According to the report, 55% of all businesses were affected by crypto mining attacks in December 2017.

The agency stated that although we assume most cryptojacking is done by cybercriminals, website owners have used visitors’ CPUs without their consent to mine cryptocurrency for their financial gain.

Cryptojacking has a huge impact

Comodo Cybersecurity Threat Research Lab’s most recent quarterly report stated that “During Q1 2018, Comodo Cybersecurity detected 28.1 million incidents involving crypto miners.” Noting also that “cryptocurrencies are a favorite target for cybercriminals”.

The report also highlighted that the number of crypto-miner variants increased from 93.750 in January to 127,000 in March (Fig. 1. Ransomware activity declined 42% between January and March when it was 124,320 and 71,540.

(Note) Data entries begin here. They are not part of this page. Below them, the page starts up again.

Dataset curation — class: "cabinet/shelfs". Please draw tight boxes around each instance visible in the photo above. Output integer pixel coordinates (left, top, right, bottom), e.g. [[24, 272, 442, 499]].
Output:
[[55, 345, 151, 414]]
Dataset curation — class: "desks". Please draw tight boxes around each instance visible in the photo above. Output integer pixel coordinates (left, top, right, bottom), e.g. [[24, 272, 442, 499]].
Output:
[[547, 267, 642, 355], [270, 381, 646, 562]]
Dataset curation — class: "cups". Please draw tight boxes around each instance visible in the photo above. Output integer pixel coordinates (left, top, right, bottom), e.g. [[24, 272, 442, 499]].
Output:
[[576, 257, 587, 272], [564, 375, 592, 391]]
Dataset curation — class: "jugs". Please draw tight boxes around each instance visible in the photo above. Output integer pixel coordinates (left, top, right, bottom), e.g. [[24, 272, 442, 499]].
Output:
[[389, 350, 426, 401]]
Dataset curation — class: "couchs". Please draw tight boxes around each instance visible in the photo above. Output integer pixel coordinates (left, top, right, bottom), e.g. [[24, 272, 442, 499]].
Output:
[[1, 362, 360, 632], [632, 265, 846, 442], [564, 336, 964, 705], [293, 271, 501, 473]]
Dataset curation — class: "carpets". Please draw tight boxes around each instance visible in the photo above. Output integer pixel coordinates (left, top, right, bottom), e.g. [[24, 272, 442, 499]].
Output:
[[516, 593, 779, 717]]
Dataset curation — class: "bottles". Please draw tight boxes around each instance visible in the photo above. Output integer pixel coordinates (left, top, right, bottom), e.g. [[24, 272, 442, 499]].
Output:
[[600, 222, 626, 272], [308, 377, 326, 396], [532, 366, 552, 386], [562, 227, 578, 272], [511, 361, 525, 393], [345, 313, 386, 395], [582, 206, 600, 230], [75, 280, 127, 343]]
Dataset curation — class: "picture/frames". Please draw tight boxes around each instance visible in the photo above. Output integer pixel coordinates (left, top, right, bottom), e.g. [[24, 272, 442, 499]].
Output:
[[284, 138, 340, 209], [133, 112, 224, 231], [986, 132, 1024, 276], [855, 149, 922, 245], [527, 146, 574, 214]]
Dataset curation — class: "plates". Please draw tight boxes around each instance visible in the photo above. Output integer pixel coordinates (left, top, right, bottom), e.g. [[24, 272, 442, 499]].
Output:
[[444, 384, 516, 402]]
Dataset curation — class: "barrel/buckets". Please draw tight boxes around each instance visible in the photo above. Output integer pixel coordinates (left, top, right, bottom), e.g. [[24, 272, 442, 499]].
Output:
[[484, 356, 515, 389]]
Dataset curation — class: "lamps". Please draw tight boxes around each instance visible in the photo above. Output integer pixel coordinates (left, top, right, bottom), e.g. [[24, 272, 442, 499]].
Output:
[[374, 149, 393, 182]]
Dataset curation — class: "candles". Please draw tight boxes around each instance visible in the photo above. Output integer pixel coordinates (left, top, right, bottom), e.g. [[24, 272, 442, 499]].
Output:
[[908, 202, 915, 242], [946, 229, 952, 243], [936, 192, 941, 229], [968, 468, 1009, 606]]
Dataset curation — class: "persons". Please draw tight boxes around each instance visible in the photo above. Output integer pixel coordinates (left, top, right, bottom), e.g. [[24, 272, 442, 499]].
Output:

Although no one knows how much cryptocurrency can be mined by cryptojacking, it doesn’t require any technical skills. Digital Shadows’ report, “The New Gold Rush Cryptocurrencies Are the New Frontier of Fraud”, states that cryptojacking tools can be purchased on the dark web for as low as $30.

Is there a cure for cryptojacking?

Cryptojacking is clearly a concern for 2018. The only way users may detect their devices being cryptojacked is through a slowdown of performance.

This happens to almost everyone at some point in our lives. It will make us wonder if we have been cryptojacked. What is the answer?

These attacks are constantly evolving and still in their infancy. Real-time monitoring of your site is one of the best solutions.

But who has the time and knowledge?

A few organizations have the network and monitoring tools, but not enough to be able to analyze the information and make accurate detection.

One such service is cWatch Web and it’s backed by human intelligence and a team of cybersecurity analysts. Don’t be cryptojacked. Continuous monitoring and protection will help you and your website stay safe.

Cryptojacking can be stopped by your existing endpoint security tools. Crypto mining code can hide from signature-based detection tools and desktop antivirus tools won’t see them.

You don’t have a helpdesk or can’t train it to spot the signs, so deploying a monitoring system might be your best option to detect crypto mining activity.